The first component, \( t^2 \), shows the particle's motion along the x-axis, the second component, \( \ln(t) \), along the y-axis, and the third, \( \sin(\pi t) \), along the z-axis. As time progresses, the particle traces out a path in three-dimensional space.

• The position of the particle at any specific time can be found by simply substituting the value of \( t \) into the position function.
• At \( t = 1 \) second, using the given function, the position vector is \( \langle 1, 0, 0 \rangle \), representing the particle's point in space.

Velocity functions are crucial for understanding how quickly a particle's position changes over time. To find the velocity function \( \mathbf{v}(t) \) of a particle described by a position function \( \mathbf{r}(t) \), differentiate each component of the position vector with respect to time.
For our example position function \( \mathbf{r}(t) = \langle t^2, \ln(t), \sin(\pi t) \rangle \):

• Differentiating \( t^2 \) gives \( 2t \), illustrating the rate of change of the x-coordinate.
• Differentiating \( \ln(t) \) results in \( \frac{1}{t} \), indicating the rate of change in the y-coordinate.
• Applying the chain rule to \( \sin(\pi t) \), we get \( \pi \cos(\pi t) \), showing how quickly the z-coordinate changes.

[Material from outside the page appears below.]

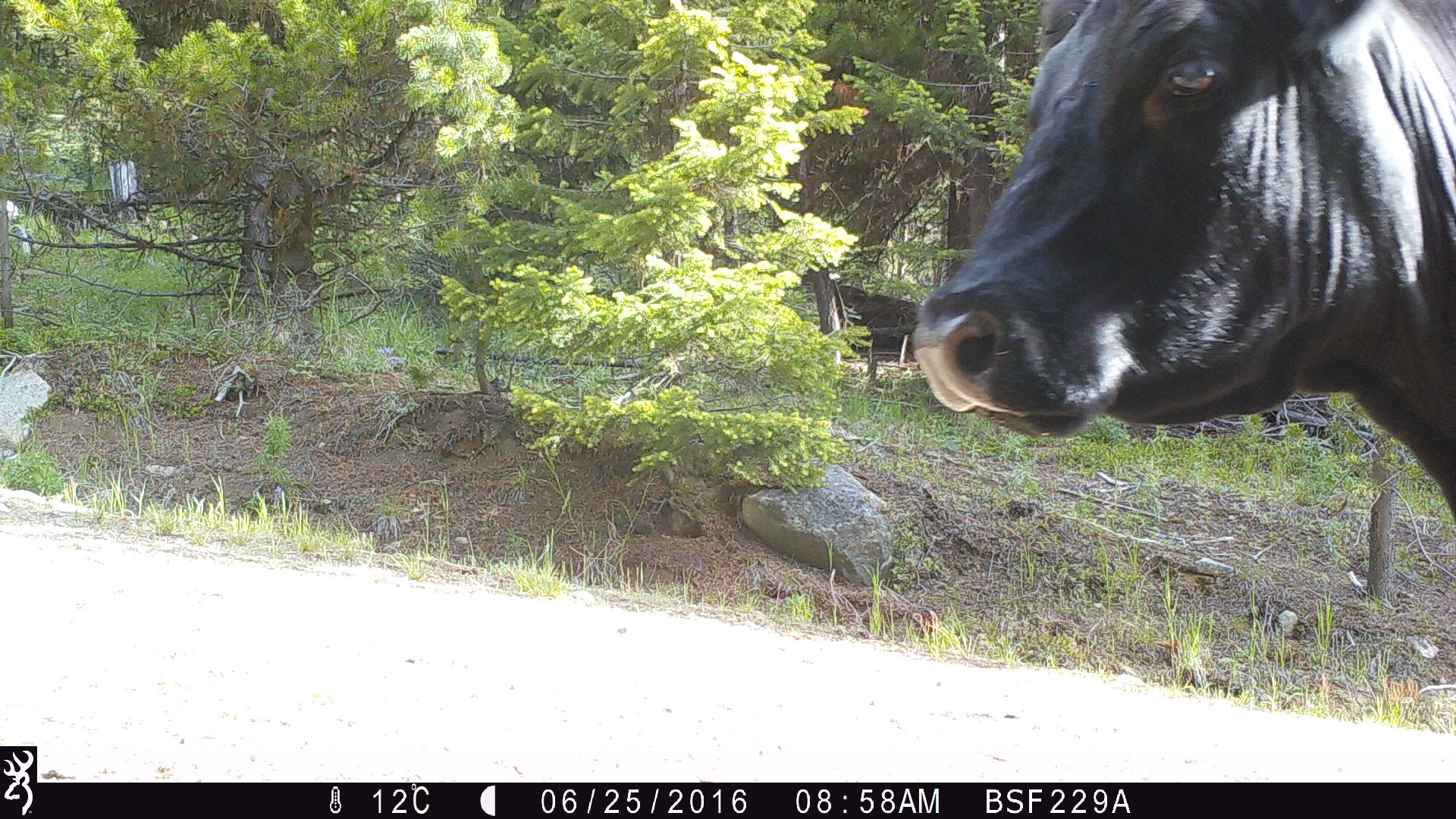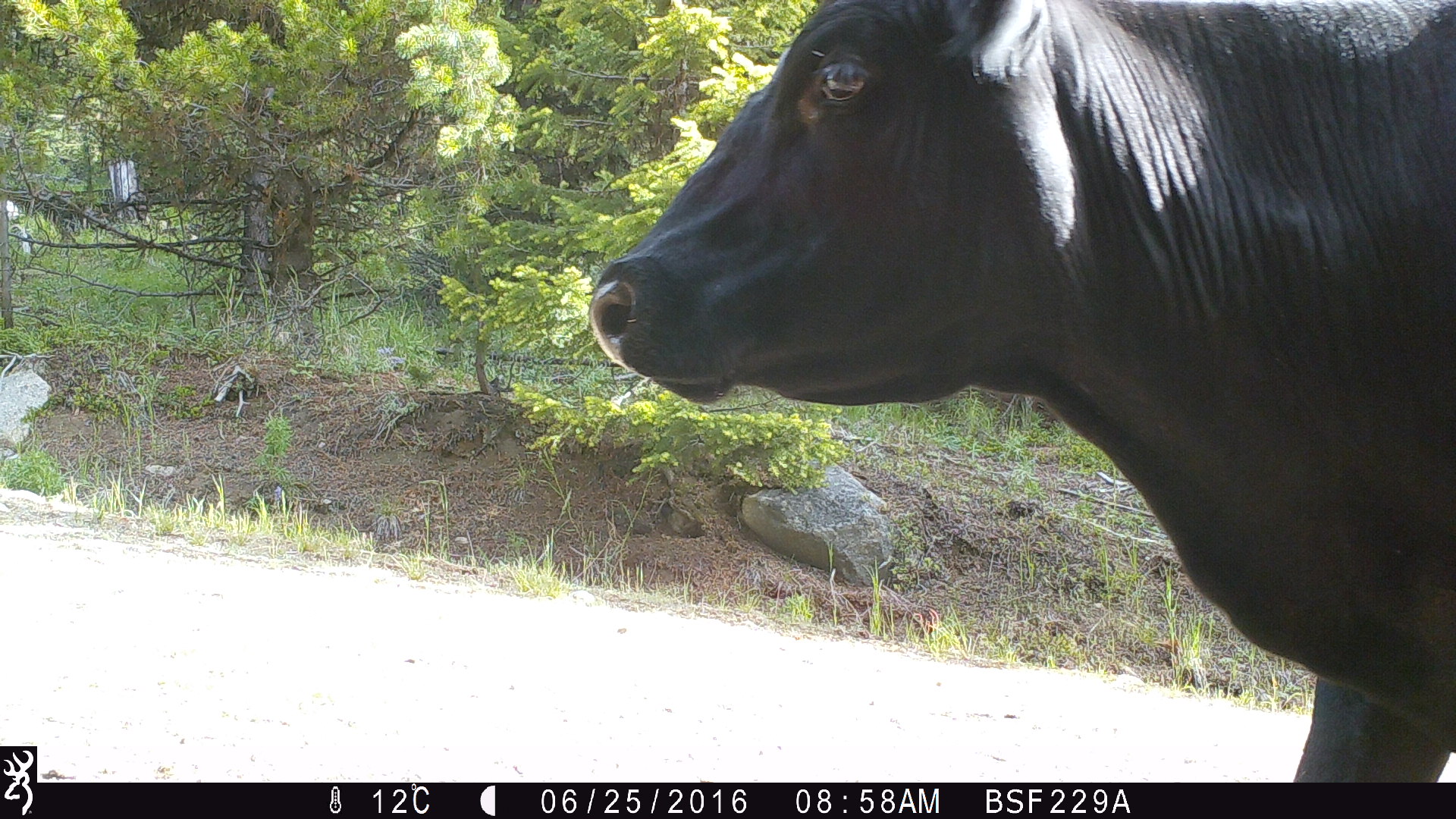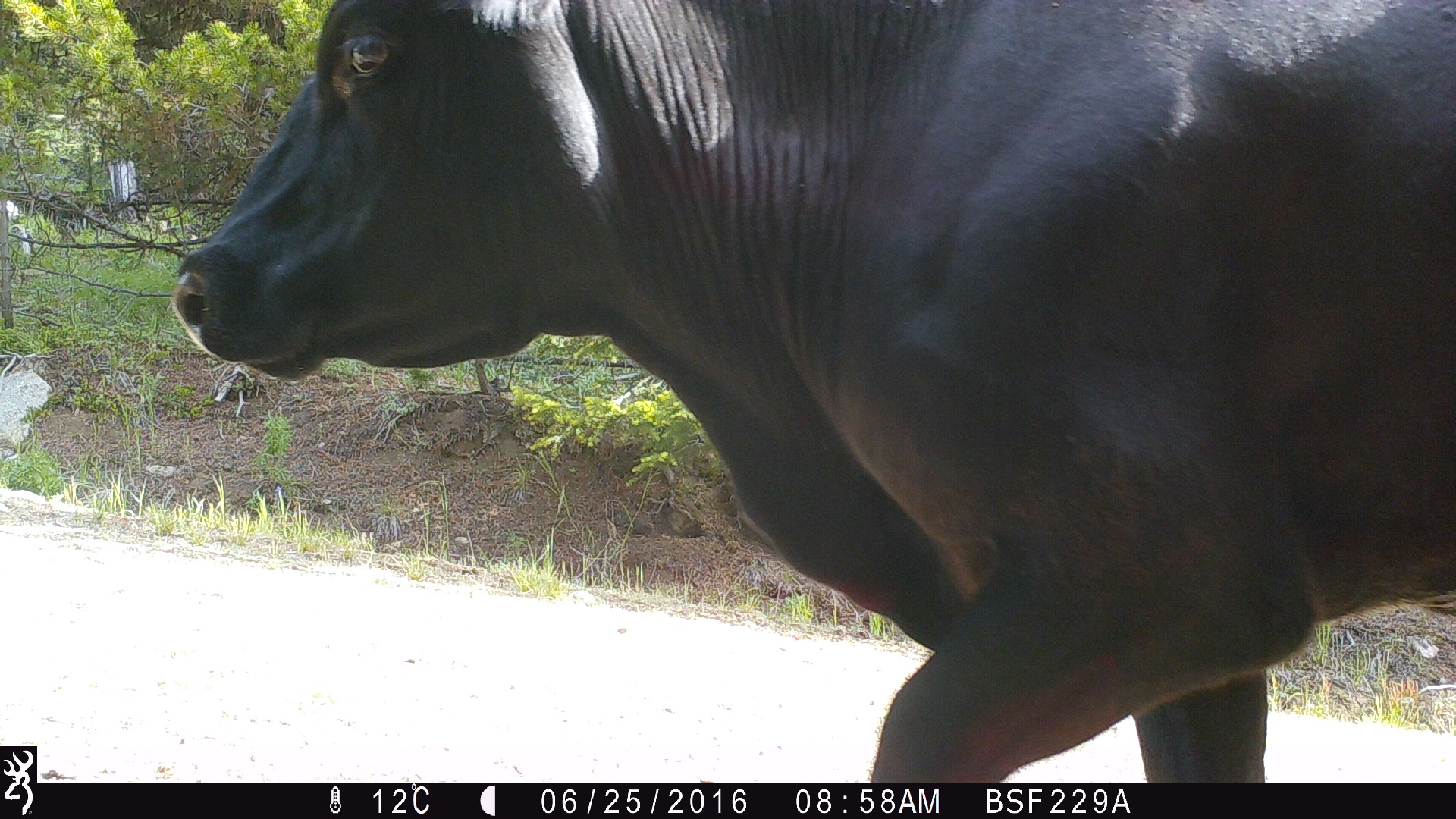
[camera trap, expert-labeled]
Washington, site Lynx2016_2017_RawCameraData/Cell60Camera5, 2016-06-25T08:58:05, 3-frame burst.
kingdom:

Hence, the velocity function is \( \mathbf{v}(t) = \langle 2t, \frac{1}{t}, \pi \cos(\pi t) \rangle \).
At \( t = 1 \), we compute the velocity vector \( \langle 2, 1, -\pi \rangle \), which describes the particle’s speed and direction in each dimensional axis.

Acceleration functions detail how the velocity of a particle changes over time, offering insights into speeding up or slowing down motions. To determine the acceleration function \( \mathbf{a}(t) \), differentiate the velocity function \( \mathbf{v}(t) \) with respect to time.
Given the velocity function \( \mathbf{v}(t) = \langle 2t, \frac{1}{t}, \pi \cos(\pi t) \rangle \):

• The differentiation of \( 2t \) results in \( 2 \), representing constant acceleration along the x-axis.
• Differentiating \( \frac{1}{t} \) leads to \( -\frac{1}{t^2} \), showing how the y-coordinate’s rate of change decreases over time.
• Using the chain rule on \( \pi \cos(\pi t) \), we obtain \( -\pi^2 \sin(\pi t) \), indicating oscillatory acceleration along the z-axis.

Thus, the acceleration function is \( \mathbf{a}(t) = \langle 2, -\frac{1}{t^2}, -\pi^2 \sin(\pi t) \rangle \).
Evaluating this at \( t = 1 \) gives the acceleration \( \langle 2, -1, 0 \rangle \), reflecting the specific changes in velocity at that moment.

Speed is a scalar quantity that provides the magnitude of velocity without regard to direction. To find the speed of a particle, calculate the magnitude of its velocity vector \( \mathbf{v}(t) \). This involves taking the square root of the sum of the squares of its components.
For the velocity function \( \mathbf{v}(t) = \langle 2t, \frac{1}{t}, \pi \cos(\pi t) \rangle \), the speed is:

• \( \text{Speed} = \sqrt{(2t)^2 + \left(\frac{1}{t}\right)^2 + (\pi \cos(\pi t))^2} \)
• Simplifying yields \( \text{Speed} = \sqrt{4t^2 + \frac{1}{t^2} + \pi^2 \cos^2(\pi t)} \).

At \( t = 1 \), the speed computes to \( \sqrt{4 + 1 + \pi^2} \).
This tells us how fast the particle is moving in space, irrespective of its direction.